Leno and Letterman have maybe five good years left at most. By then Conan will be much stronger, and he'll have a better vehicle for his brand of comedy -- one that he's now going to get to create, rather than inherit from Dave or Jay.

I think 300 minutes a week is too long for any comedy show. If you had a half hour each of Conan, Ferguson, Fallon, and Kimmel every weeknight, that would be plenty -- and it would be better. If Stewart and Colbert each had to go an hour a night, half of it would stink. Saturday Night Live is also way too long at 90 minutes. As Johnny figured out a long time ago, cutting that one to an hour would make for a much better show.

I'm glad to see that Letterman is apparently going to get to coast to retirement now, whereas Leno is slightly damaged goods and will need a flawless rehab period. If you live by the network weasels' decisions, you die by them.

One thing is for sure: Nobody has ever seen anything like these last 2 weeks in the history of television. Punchlines were seized upon and featured like breaking news on the Internet before they even aired. Before a monologue had played here in Portland it was already a video clip on news sites.
It was possible for a West Coast writer to bang out a line at 10:30 in the morning and have it be prominently placed on the New York Times site hours before airing in Portland.
What a trip.
Half of the equation ended tonight, but Primetime chugs on for 3 more weeks, 'til the Winter Olympics settle on everything like a coat of new snow. That's when this season of craziness finally ends.
What we just witnessed with the Leno at 10 experiment is already being described as the greatest blunder in TV history. Nobody is even close to disputing that.

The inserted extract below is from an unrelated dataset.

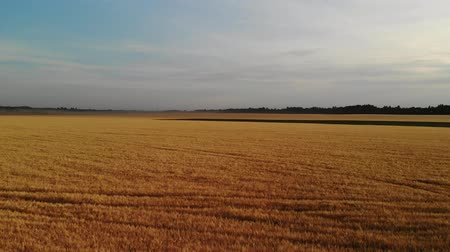 kayran : Beautiful field with ripe rye in Russia, forward movement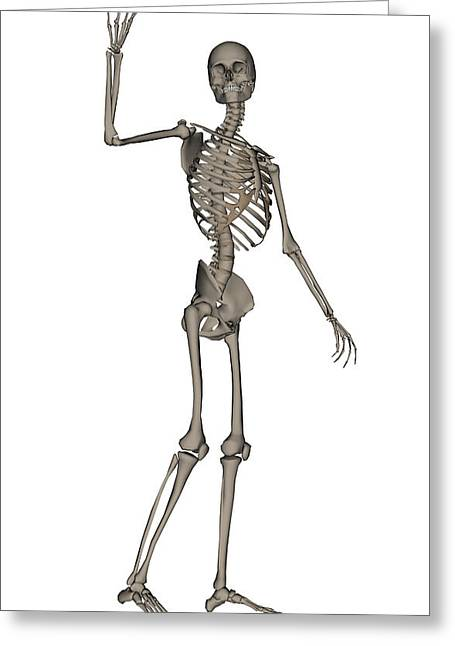 Front View Of Human Skeleton Waving Greeting Card by Elena Duvernay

The stupidest move was announcing the most important lineup change on the network years in advance. Then when the day came to implement the change, they had painted themselves into a corner and had no choice but to try something that was highly suspect. Plus, Leno at 10 looked short-term cheap, and Lord knows, the bean counters of corporate America know the value of short-term cheap. Except when it comes to their own salaries, of course.

How Jeff Zucker keeps his job after this one is baffling. Is he somebody's nephew?

Jeff Zucker is just the latest symbol of a generational rush to reward failure. Look at the career of Bill Kristol. He was wrong about everything heading into the Iraq War, so after all the depleted-uranium dust had settled, they gave him his own column in the New York Times. Of course, he immediately screwed that up as well.
Jeff Zucker is every little kid who runs up to the soccer ball, trips, and falls down, only to hear his parents say, "Terrific job, Jeffy" and then take him to some fast food restaurant and cram him full of toxic waste.
Jeff doesn't even know he's not brilliant. Why should he? Society has rewarded him all along the line. He just signed a new contract to run NBC Universal after the Comcast deal.
He is now much richer and many times more famous than when this all started.
These days, outrageous failure can be a terrific career move.

It sure looked that way on Conan tonight. He had a killer lineup -- guys like Beck jamming in the band without even an introduction. Coco's a lot bigger than he was a month ago.

Glad to see him go. Never found Conan to be particularly funny or entertaining. Just weird and strange. And until this past week his ratings were dreadful.

I tried to watch him. How many times has he walked off the stage in fake disgust or whatever. His comedic timing sure isn't on the level of Carson. In his interviews he always seemed disengaged and thinking of his next question without appreciating the present conversation. I just couldn't ever appreciate his kind of slapstick, but I like Mr. Bean. Explain that.